Red Hat Bugzilla – Bug 154841
Disk druid overwrites whole device LVM PV's with empty partition table
Last modified: 2007-11-30 17:07:17 EST
From Bugzilla Helper:
User-Agent: Mozilla/5.0 (X11; U; Linux i686; en-US; rv:1.7.6) Gecko/20050324 Firefox/1.0.2 Red Hat/1.0.2-1.4.1.centos4
Description of problem:
I have a system with to attached RAIDs at /dev/sda and /dev/sdb
and a plain IDE disk at /dev/hda
I had RH7.3 installed on /dev/hda1 and had made
sda and sdb into two separate volume groups with:
vgcreate vg1 /dev/sda
vgcreate vg2 /dev/sdb
with several logical volumes on each
Today I upgraded to RHEL4 and made sure when Disk Druid ran to reformat
only the / partition on /dev/hda1. After the upgrade, it could not find
any volume groups:
# vgscan --verbose
Wiping cache of LVM-capable devices
Wiping internal cache
Reading all physical volumes. This may take a while...

+++

**What you will do:**
Do these statements agree with the bug report above? Answer yes or no for each, quoting the words that decide it: (a) The system was upgraded to RHEL4. (b) The plain IDE disk is at /dev/sdb. (c) After the upgrade, vgscan found both volume groups.

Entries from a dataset
+++

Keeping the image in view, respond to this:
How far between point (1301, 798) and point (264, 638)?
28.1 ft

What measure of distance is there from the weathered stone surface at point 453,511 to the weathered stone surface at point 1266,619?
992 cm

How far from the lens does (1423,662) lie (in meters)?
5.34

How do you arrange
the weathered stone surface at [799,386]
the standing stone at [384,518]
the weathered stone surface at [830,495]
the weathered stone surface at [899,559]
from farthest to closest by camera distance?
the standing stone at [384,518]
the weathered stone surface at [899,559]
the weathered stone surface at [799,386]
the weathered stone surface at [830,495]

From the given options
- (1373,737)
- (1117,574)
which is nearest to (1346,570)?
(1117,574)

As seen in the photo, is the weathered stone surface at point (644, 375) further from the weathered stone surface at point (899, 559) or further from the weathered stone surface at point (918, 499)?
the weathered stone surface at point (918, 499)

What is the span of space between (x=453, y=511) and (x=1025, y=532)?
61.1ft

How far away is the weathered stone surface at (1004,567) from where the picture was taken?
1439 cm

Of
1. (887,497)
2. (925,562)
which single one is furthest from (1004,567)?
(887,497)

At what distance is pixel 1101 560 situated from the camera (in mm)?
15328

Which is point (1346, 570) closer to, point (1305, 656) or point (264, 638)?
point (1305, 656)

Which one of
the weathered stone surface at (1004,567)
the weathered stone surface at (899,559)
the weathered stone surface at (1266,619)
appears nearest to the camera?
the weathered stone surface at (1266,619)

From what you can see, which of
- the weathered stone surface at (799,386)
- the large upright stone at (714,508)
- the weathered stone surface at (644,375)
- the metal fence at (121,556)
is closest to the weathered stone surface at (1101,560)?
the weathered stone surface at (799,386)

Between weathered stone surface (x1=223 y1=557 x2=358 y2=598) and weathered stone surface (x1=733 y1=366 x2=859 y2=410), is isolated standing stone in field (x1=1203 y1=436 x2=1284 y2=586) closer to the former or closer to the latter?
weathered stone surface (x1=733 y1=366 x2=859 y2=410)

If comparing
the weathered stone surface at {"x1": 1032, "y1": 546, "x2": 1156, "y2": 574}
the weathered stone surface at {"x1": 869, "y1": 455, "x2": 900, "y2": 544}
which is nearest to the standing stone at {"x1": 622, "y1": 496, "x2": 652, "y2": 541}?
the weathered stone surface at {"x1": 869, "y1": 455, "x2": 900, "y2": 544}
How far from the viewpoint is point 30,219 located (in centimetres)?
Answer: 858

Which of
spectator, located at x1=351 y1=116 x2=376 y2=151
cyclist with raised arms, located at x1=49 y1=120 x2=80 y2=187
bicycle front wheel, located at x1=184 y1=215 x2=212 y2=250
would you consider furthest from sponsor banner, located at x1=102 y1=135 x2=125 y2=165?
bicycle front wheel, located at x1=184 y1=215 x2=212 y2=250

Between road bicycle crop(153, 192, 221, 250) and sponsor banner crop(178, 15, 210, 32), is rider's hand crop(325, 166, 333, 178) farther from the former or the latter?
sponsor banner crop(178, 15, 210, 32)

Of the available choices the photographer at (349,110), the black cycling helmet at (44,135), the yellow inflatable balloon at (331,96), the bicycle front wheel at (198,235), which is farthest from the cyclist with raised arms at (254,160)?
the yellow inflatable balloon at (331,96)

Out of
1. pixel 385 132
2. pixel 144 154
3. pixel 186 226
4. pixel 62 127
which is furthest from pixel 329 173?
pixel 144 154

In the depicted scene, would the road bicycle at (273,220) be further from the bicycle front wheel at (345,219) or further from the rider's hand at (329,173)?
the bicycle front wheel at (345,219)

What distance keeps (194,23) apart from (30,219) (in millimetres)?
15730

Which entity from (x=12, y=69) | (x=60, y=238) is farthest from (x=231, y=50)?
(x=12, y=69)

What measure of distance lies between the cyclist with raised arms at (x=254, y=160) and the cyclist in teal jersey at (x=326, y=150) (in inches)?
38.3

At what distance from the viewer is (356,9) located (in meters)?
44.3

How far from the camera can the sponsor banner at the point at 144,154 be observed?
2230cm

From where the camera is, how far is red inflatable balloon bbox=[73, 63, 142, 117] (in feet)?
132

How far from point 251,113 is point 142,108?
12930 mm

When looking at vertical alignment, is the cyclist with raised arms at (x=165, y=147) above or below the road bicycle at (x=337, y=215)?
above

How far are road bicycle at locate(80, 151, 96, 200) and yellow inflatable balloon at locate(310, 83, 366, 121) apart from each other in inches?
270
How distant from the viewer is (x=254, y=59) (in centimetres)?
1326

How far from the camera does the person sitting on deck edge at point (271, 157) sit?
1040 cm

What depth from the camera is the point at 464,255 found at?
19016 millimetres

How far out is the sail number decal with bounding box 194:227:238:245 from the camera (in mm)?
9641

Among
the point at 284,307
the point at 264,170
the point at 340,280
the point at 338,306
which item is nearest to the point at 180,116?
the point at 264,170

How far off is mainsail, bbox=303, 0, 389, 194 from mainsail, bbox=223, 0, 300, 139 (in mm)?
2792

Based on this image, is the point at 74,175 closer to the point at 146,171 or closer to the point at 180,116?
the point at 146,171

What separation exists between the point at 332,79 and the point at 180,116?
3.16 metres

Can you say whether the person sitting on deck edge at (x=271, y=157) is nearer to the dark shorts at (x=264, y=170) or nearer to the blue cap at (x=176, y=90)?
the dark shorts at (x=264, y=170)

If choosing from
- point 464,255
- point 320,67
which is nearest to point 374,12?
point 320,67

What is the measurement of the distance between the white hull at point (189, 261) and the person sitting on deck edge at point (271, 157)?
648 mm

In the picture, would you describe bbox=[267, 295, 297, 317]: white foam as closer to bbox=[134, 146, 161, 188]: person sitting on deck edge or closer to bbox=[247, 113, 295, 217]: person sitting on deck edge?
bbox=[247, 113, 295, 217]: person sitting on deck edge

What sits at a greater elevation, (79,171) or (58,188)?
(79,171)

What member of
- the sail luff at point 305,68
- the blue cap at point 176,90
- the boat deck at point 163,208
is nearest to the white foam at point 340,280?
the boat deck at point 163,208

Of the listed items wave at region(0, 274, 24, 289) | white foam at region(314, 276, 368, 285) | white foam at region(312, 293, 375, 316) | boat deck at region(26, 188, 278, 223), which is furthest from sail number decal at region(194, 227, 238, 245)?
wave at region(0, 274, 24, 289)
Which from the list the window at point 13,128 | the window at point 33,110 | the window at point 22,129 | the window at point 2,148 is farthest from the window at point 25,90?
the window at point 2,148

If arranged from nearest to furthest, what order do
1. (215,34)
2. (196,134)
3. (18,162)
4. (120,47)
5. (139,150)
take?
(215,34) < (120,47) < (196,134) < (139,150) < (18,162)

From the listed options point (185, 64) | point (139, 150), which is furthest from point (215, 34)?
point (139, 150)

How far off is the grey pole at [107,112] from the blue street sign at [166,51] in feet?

+++

**The solution:**
(a) Yes: "Today I upgraded to RHEL4"
(b) No: "a plain IDE disk at /dev/hda"
(c) No: "it could not find any volume groups"